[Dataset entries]
■ ■ ■ ■ ■ ■ ■
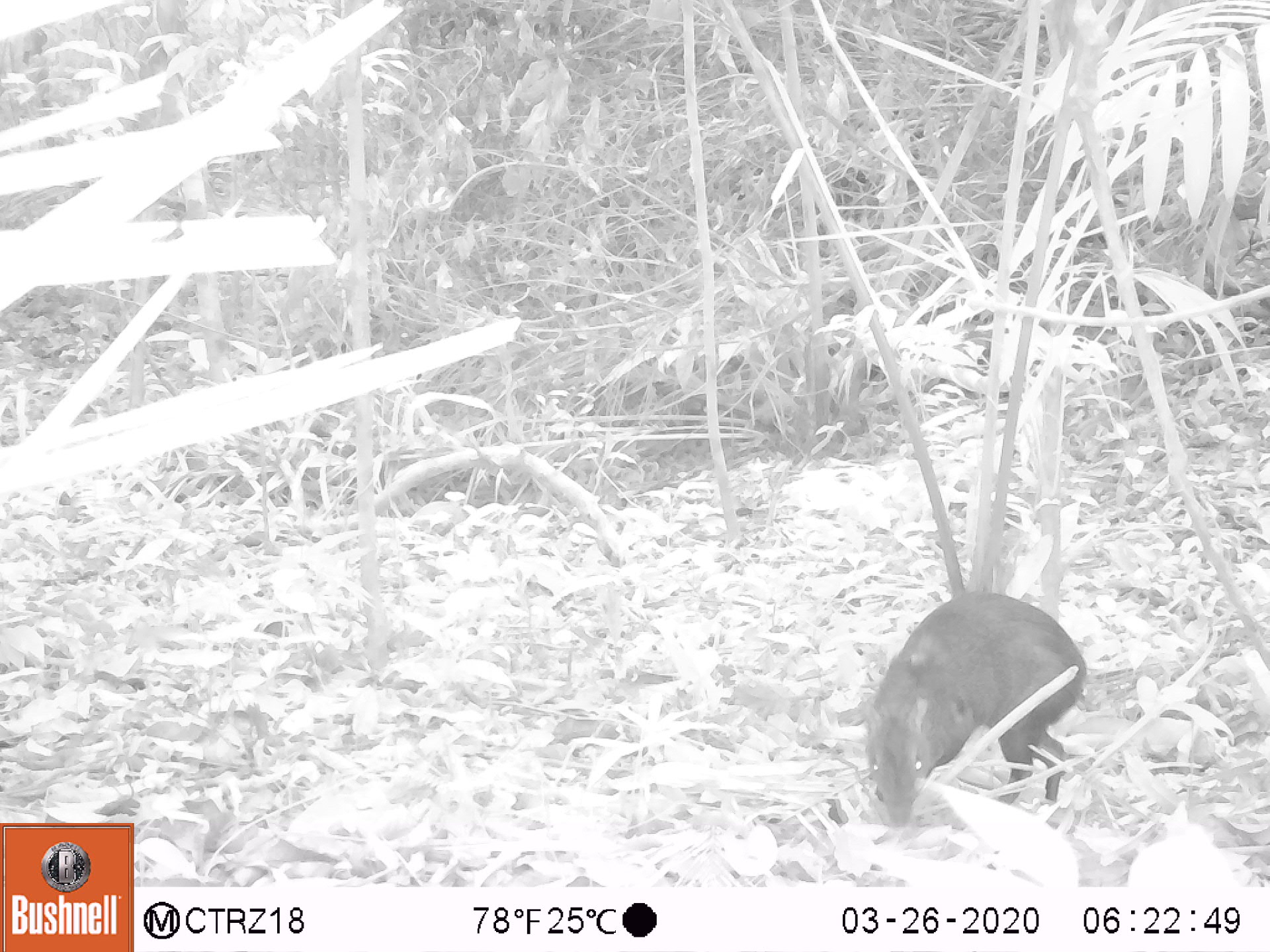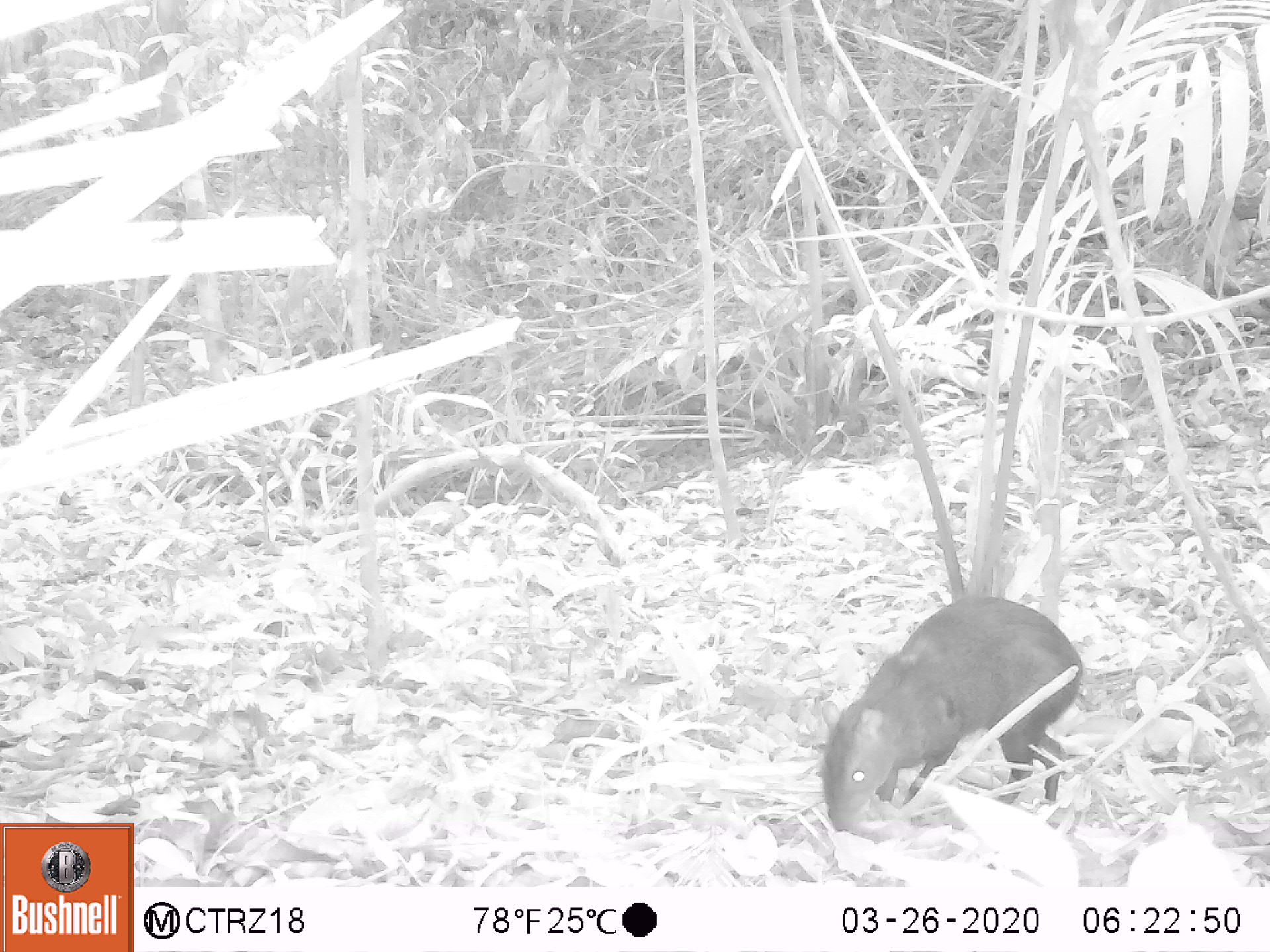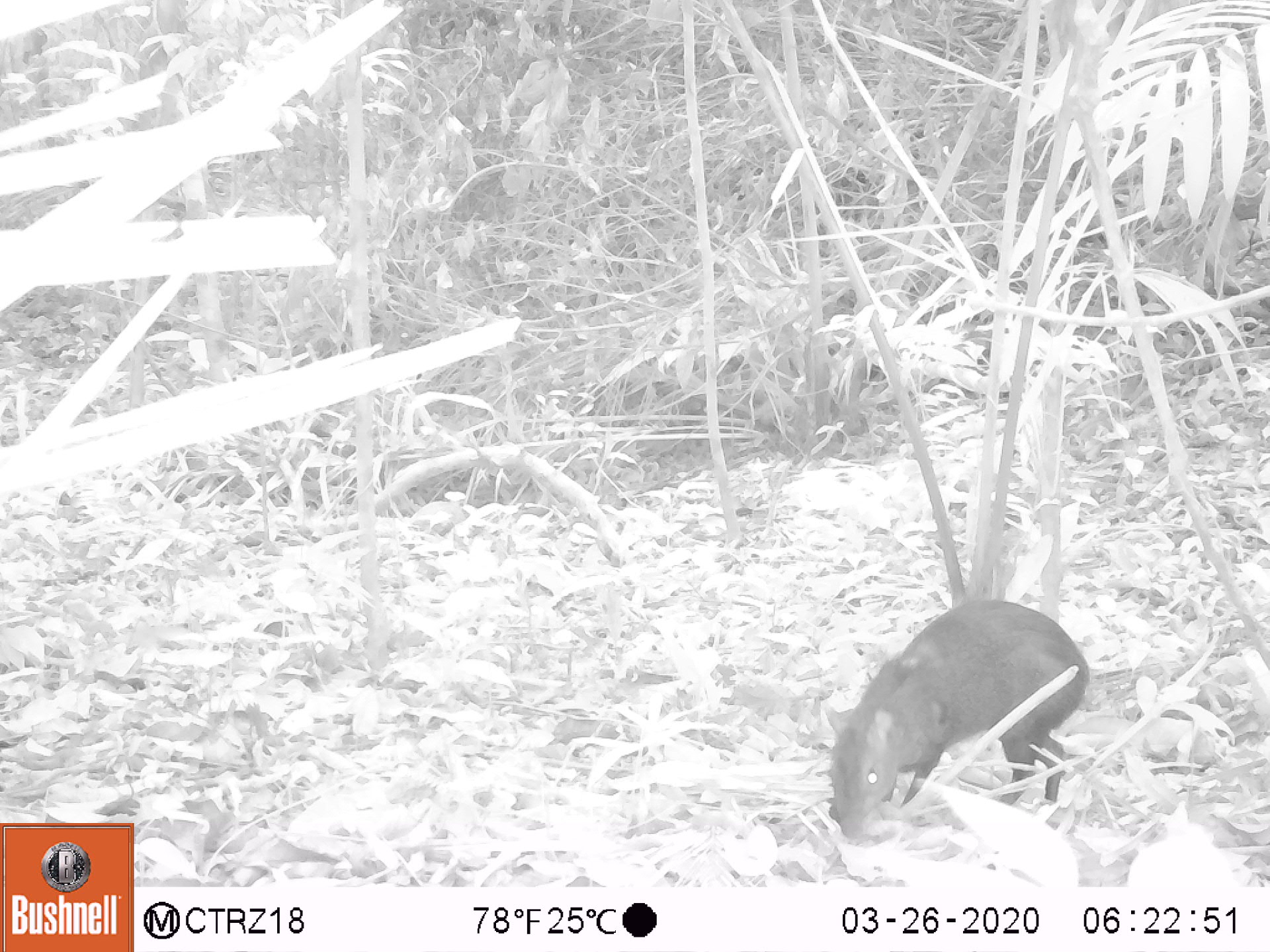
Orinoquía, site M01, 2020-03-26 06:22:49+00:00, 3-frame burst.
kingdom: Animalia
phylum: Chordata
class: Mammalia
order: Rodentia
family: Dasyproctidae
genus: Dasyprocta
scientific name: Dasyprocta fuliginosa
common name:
■ ■ ■ ■ ■ ■ ■
> **Task requirements**
Exactly as they appear, write out the lines from the one containing "order: Rodentia" through the final line of the entries above, both included.

> **Answer for this exercise**
order: Rodentia
family: Dasyproctidae
genus: Dasyprocta
scientific name: Dasyprocta fuliginosa
common name:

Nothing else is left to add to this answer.